Andreas Grigorjew - How to decompose a flow?

10 avril 25

Speaker: Andreas Grigorjew

Title: How to decompose a flow?

Room: B428

Date: 10/04/2025 14:00

Abstract:

Every flow on a digraph can be decomposed into paths due to flow conservation at all internal nodes. The Minimum Flow Decomposition (MFD) problem, which is strongly NP-hard, involves finding the smallest set of weighted paths in a digraph G whose total weight equals a given flow on G. This problem is crucial in various fields, including transportation planning, network communication, and bioinformatics, which has driven the development of fast heuristic algorithms. Despite its proximity to graph decompositions and its broad applications, MFD has received surprisingly little attention in the theoretical cs community.

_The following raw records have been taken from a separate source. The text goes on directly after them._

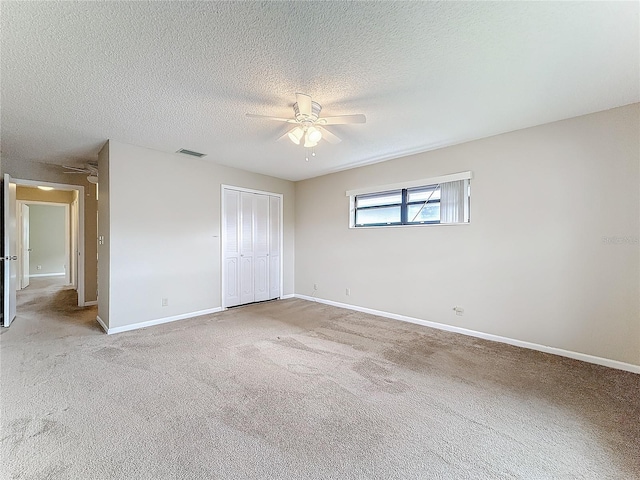 unfurnished bedroom featuring carpet, baseboards, visible vents, and a closet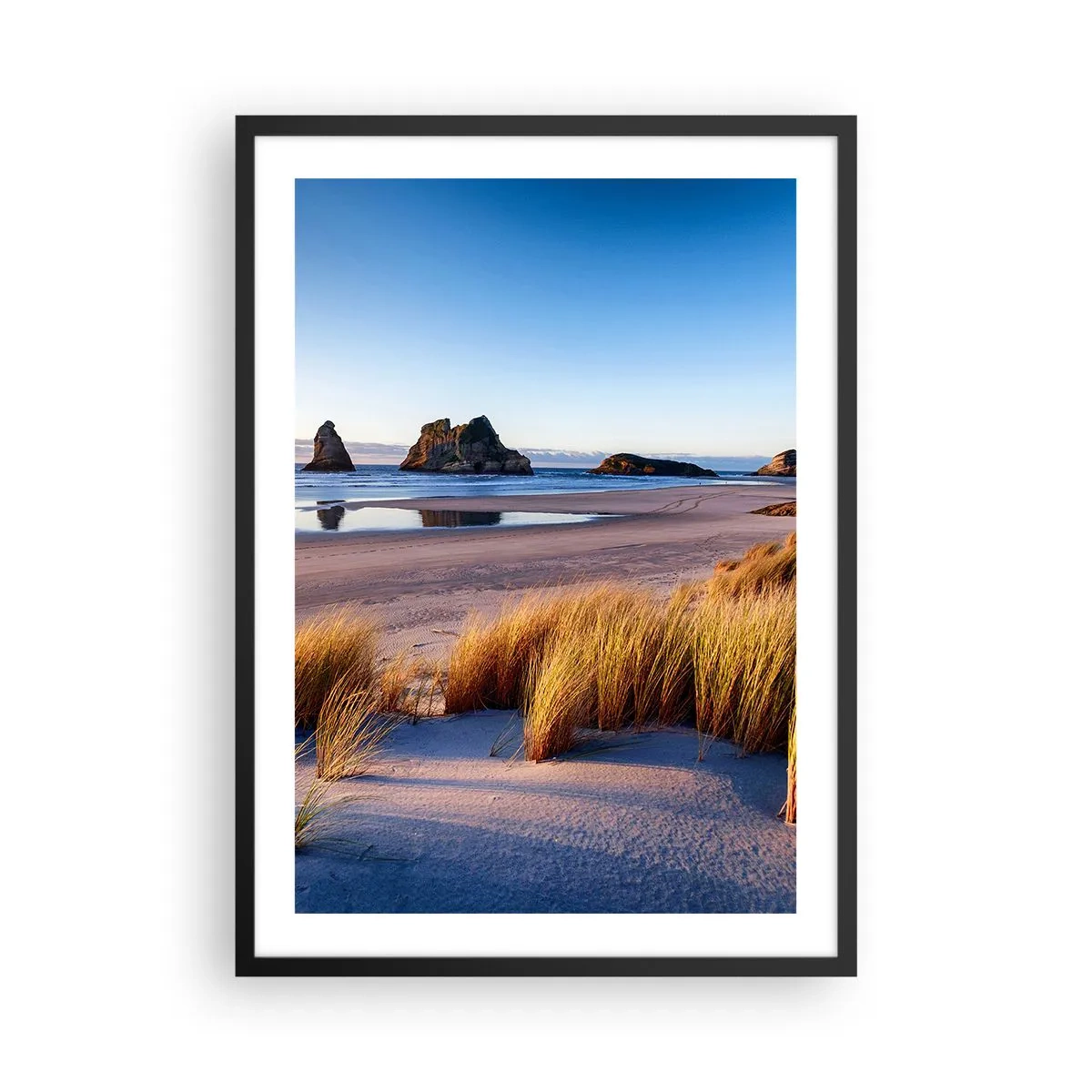 Poszter fehér keretben - Festői strand fűvel és sziklákkal, a hátterében a nyugodt óceán - 50x70cm - A nyugalmat keresőknek - Modern fali dekoráció nappalihoz és hálószobához ARTTOR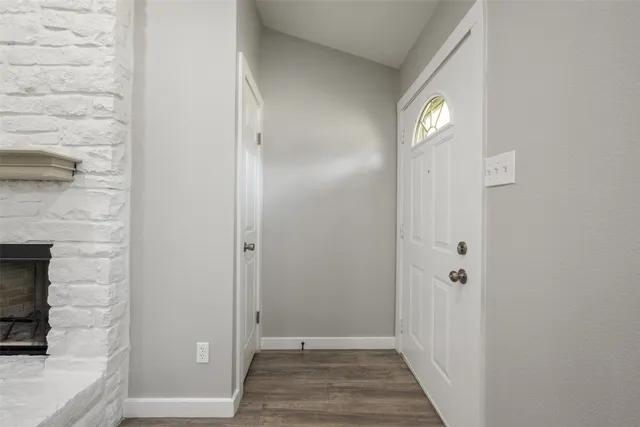 a large kitchen with stainless steel appliances a large counter top a stove and a refrigerator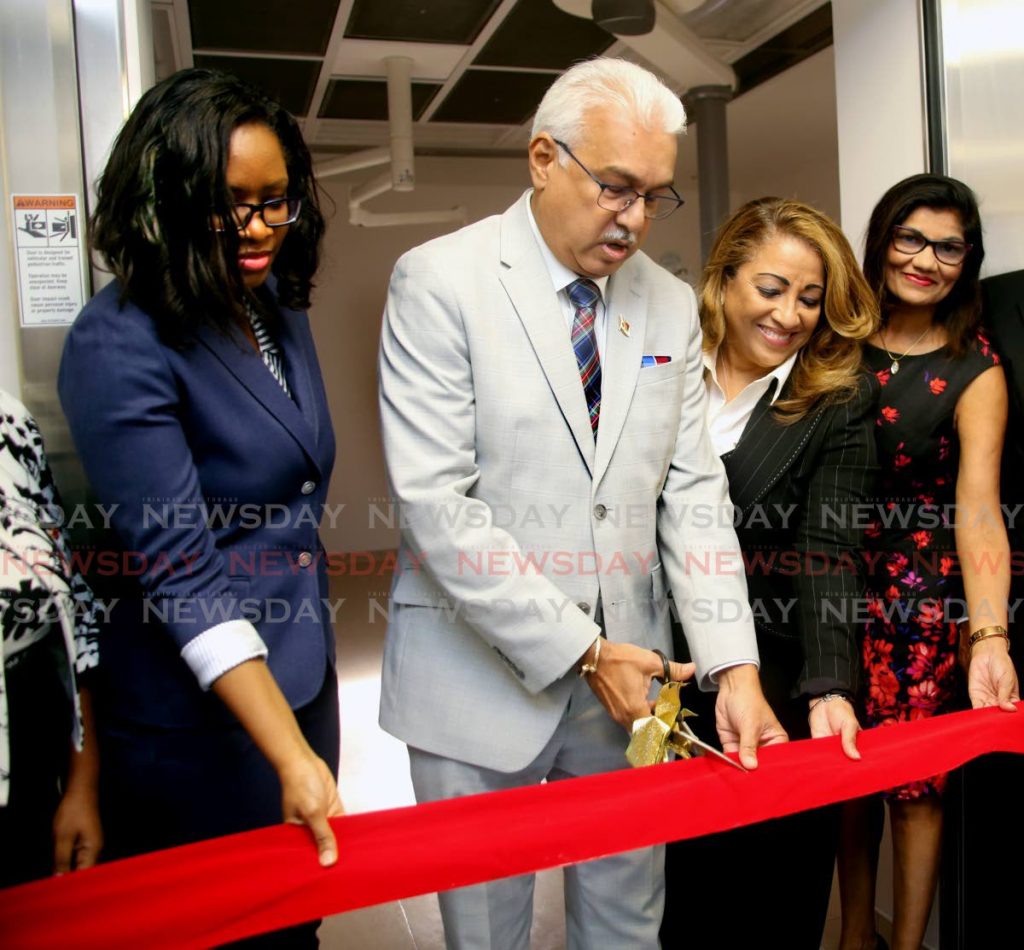 Health Minister Terrence Deyalsingh cuts the ribbon to open the new operating theater at the St James Medical Complex, which has been outfitted to accommodate the relocation of central block, with him on the right is NWRHA's chairman Lisa Agard and Dr Shaheeba Rarrow and on the left is the complex medical director Dr Kellie Alleyne-Mike PHOTO SUREASH CHOLAI - SUREASH CHOLAI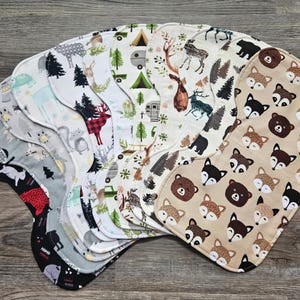 May include: A collection of baby burp cloths with various woodland animal and nature-themed patterns. Designs include foxes, bears, deer, trees, and camping motifs. The cloths are in shades of gray, black, red, and beige, arranged in a fan shape.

In this talk, I will provide an overview of the current theoretical understanding of MFD on DAGs. We will consider the DAG width—the minimum number of paths required to cover all edges—as a natural lower bound for MFD, and demonstrate its importance in the problem. Further, we will show how the decomposition of positive flows naturally leads to a notion of directed graph minors, introducing a new concept of hereditary width and linking it to the parallel-width of a DAG (the largest minimal s-t edge cut-set) [Deligkas and Meir, MFCS 2018]. Using these parameters, we can, for the first time, provide a theoretical analysis of existing heuristics and present improved parameterized complexity results.